=== Input data ===
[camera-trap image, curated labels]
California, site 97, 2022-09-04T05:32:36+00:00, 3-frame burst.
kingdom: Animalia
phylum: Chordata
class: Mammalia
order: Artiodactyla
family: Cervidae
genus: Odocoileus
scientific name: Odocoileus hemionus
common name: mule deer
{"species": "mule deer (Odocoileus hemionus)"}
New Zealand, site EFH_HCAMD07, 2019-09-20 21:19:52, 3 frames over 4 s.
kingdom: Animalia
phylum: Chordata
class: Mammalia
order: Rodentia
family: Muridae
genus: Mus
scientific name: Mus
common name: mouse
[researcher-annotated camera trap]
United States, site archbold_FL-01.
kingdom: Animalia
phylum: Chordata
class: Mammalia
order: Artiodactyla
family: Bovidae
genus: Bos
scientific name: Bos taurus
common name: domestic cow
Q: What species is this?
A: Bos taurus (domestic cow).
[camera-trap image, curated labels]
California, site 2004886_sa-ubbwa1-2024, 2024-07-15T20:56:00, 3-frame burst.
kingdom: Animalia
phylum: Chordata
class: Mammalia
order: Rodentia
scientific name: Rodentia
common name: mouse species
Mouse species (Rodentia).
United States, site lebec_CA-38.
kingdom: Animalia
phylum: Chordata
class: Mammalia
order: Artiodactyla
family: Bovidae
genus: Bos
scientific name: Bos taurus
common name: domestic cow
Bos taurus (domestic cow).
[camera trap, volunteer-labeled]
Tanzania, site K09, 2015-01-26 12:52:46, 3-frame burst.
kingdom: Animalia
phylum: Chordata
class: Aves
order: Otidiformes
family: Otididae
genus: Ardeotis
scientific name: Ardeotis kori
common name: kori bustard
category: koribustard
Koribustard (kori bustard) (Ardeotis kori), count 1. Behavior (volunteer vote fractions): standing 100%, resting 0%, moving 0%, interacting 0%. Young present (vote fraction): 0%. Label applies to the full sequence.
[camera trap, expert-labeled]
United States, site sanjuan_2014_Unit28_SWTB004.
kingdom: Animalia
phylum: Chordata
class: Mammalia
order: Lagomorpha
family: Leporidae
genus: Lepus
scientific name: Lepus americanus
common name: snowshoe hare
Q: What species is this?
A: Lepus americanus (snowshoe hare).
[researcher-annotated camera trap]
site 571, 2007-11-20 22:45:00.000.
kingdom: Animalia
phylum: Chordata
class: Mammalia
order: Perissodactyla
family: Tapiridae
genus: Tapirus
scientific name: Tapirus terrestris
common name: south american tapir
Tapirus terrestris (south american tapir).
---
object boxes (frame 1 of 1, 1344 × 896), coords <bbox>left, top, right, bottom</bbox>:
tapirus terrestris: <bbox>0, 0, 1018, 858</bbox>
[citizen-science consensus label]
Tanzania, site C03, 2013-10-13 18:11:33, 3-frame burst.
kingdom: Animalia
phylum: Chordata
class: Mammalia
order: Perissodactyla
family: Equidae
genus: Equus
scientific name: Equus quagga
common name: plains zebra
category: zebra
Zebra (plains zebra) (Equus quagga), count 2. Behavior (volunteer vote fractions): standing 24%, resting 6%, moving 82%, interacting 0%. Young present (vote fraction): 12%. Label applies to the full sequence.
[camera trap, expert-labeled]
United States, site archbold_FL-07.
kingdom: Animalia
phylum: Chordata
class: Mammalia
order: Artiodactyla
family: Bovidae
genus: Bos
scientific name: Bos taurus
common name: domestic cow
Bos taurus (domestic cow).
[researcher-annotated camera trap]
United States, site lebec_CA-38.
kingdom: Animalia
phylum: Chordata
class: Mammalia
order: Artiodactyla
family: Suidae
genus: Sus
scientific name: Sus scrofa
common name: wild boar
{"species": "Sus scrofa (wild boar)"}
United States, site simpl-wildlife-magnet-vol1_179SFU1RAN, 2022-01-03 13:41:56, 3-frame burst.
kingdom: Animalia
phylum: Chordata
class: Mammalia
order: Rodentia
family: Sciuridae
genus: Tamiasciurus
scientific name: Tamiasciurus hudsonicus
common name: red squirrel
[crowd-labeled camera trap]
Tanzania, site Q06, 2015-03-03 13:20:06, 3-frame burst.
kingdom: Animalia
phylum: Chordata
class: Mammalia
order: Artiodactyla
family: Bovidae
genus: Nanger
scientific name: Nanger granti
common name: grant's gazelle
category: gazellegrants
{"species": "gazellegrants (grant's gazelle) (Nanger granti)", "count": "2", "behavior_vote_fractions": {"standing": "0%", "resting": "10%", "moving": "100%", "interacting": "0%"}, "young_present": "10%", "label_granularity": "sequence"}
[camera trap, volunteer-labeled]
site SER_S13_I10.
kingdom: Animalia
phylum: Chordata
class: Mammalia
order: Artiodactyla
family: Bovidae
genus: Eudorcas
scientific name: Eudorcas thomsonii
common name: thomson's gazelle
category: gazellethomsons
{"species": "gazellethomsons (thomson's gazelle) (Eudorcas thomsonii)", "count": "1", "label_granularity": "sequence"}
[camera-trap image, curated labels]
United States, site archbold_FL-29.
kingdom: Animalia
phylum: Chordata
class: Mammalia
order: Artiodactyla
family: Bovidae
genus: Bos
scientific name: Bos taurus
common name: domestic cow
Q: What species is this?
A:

=== About this task ===
Copy every line from the data that includes the string "Nanger".

=== Answer to the problem ===
genus: Nanger
scientific name: Nanger granti
{"species": "gazellegrants (grant's gazelle) (Nanger granti)", "count": "2", "behavior_vote_fractions": {"standing": "0%", "resting": "10%", "moving": "100%", "interacting": "0%"}, "young_present": "10%", "label_granularity": "sequence"}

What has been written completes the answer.